→ **TEXT SECTION**:
=======
(c) 2019 Justin Bois and Michael Elowitz, except for images taken from sources where cited. This work is licensed under a Creative Commons Attribution License CC-BY 4.0. All code contained herein is licensed under an MIT license.
This document was prepared at Caltech with financial support from the Donna and Benjamin M. Rosen Bioengineering Center.
This lesson was generated from a Jupyter notebook. Click the links below for other versions of this lesson.
A regulatory circuit can be thought of abstractly as a directed graph--a set of nodes and arrows connecting them. For the transcriptional circuitry of a bacterium, each node could represent an operon, and each arrow could represent regulation of one operon (tip of the arrow) by a transcription factor in another operon (base of the arrow).
A circuit motif (or ‘network motif’) is defined as an over-represented regulatory pattern--or sub-graph within the overall circuit or graph. To be a 'motif', and not just a pattern, it should occur significantly more frequently than one would expect under some reasonable null hypothesis.
The reason we care about motifs is that their elevated frequency suggests that they have been selected by evolution, perhaps because of their ability to perform important functions within the circuit.
In the last lesson, we briefly introduced this principle in the context of single-gene autoregulation.
We noted:
Today we will try to develop this approach in more detail and apply it to larger motifs, involving 3 genes.
Note: this lecture is based on Alon, Introduction to Systems Biology, Chapter 6
Consider a directed graph representing a hypothetical regulatory circuit (left). To find over-represented patterns in this graph, we can compare it to an ensemble of randomized variants and look for sub-graphs that occur more frequently in this circuit than in most of the variants.
Schematic comparison between a specific circuit (left) and a set of randomized variants with the same incoming and outgoing arrow distributions (right). Image modified from Milo et al, Science, 2002.
To make the comparison as fair as possible, we need to design variant graphs that maintain the key statistical properties of the original graph. Specifically, we insist that all variant graphs have the same number of nodes and arrows. But this is not really enough: It wouldn't make sense to compare this graph, whose arrows are distributed over all the nodes to a variant in which, say, all arrows stem from a single source node, or converge on a single target node. Therefore, we also need to impose a stronger constraint: maintaining the exact distribution of incoming and outgoing arrows for each node.
If you examine the graphs above, you can see that they were constructed to have the same numbered nodes. Furthermore, the number of arrows exiting and entering each numbered node is exactly the same in all graphs. For example, node 4 always has 2 outgoing arrows. Node 6 always has one incoming and two outgoing arrows, node 12 always has 2 incoming arrows, and so on.
To generate the randomized graphs, imagine cutting each arrow in half with a scissors to generate a dangling "+" end connected to an arrowhead and a dangling "-" end connected to a source node. Then one would tie each "+" end to a randomly chosen "-" end. Voila, a new randomized graph is guaranteed, through this procedure, to maintain the same joint distribution of incoming and outgoing arrows. For more details, see the algorithms in Shen-Orr et al, Nat. Genet. (2002) and in M. E. J. Newman et al, Phys. Rev. E (2001).
=======
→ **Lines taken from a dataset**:
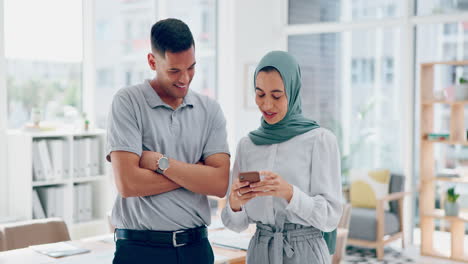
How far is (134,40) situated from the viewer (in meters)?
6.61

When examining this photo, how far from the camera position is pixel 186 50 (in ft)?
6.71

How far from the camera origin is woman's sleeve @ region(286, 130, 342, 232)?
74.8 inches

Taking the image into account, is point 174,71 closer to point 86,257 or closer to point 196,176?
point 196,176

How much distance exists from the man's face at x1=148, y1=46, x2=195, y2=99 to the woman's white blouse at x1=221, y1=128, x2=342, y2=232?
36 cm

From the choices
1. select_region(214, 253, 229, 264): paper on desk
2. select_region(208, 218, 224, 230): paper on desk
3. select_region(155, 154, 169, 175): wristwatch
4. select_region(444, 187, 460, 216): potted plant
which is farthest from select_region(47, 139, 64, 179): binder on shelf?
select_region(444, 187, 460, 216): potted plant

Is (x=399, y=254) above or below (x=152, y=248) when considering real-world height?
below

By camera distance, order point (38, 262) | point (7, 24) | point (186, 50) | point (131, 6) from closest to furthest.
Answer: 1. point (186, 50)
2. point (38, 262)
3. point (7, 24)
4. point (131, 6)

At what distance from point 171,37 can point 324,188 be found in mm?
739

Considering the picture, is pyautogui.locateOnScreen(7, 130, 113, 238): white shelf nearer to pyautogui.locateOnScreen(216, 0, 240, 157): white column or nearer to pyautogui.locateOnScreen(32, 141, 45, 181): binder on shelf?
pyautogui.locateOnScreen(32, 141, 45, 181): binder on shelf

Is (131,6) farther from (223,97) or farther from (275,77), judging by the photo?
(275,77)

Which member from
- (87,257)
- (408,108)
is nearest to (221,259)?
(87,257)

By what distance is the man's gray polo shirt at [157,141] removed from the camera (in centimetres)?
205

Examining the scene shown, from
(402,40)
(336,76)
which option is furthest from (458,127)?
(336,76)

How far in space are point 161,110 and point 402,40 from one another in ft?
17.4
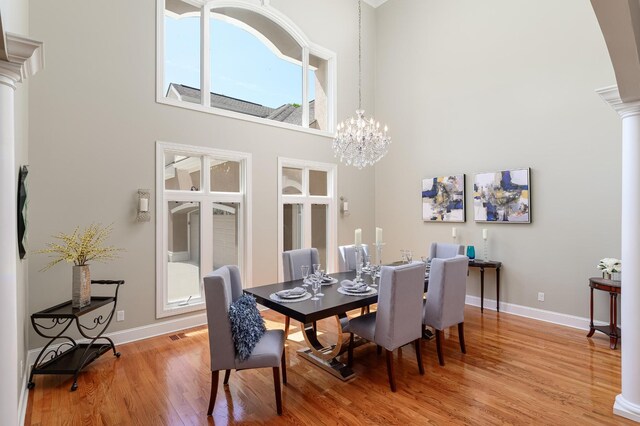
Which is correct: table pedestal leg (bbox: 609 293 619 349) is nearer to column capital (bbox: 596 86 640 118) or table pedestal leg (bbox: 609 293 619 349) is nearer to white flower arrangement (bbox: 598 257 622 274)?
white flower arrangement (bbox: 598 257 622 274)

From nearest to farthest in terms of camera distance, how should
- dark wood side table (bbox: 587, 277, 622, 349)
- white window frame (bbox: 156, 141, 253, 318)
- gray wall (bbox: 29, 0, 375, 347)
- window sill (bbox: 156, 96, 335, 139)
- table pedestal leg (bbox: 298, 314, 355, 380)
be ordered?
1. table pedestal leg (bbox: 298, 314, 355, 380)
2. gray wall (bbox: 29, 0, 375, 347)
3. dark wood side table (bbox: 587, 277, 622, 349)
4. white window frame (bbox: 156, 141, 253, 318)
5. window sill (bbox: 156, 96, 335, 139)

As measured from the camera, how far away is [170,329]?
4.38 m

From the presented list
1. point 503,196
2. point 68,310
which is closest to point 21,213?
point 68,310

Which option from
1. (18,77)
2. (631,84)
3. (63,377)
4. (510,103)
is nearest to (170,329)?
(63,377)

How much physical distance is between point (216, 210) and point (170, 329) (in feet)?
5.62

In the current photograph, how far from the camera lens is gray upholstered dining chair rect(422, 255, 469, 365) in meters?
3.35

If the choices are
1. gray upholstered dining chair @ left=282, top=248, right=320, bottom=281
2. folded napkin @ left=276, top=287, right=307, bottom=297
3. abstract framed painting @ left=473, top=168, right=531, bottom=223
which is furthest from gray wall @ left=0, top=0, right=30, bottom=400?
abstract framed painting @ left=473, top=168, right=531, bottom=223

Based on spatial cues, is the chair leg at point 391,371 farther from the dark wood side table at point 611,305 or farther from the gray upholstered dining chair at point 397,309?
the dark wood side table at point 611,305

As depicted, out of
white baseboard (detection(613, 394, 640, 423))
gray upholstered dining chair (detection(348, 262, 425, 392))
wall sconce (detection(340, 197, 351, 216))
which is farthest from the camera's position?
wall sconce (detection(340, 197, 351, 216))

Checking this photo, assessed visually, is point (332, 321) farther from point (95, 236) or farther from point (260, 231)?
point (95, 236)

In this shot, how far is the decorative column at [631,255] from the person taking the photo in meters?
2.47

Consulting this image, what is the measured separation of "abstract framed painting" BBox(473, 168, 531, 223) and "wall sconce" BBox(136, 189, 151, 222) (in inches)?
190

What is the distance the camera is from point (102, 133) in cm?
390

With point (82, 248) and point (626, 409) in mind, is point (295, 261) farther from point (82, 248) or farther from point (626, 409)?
=======
In the lesson on circuit motifs, what stronger constraint must the randomized variant graphs satisfy beyond having the same number of nodes and arrows? None of these lines is needed.

They must maintain the exact distribution of incoming and outgoing arrows for each node.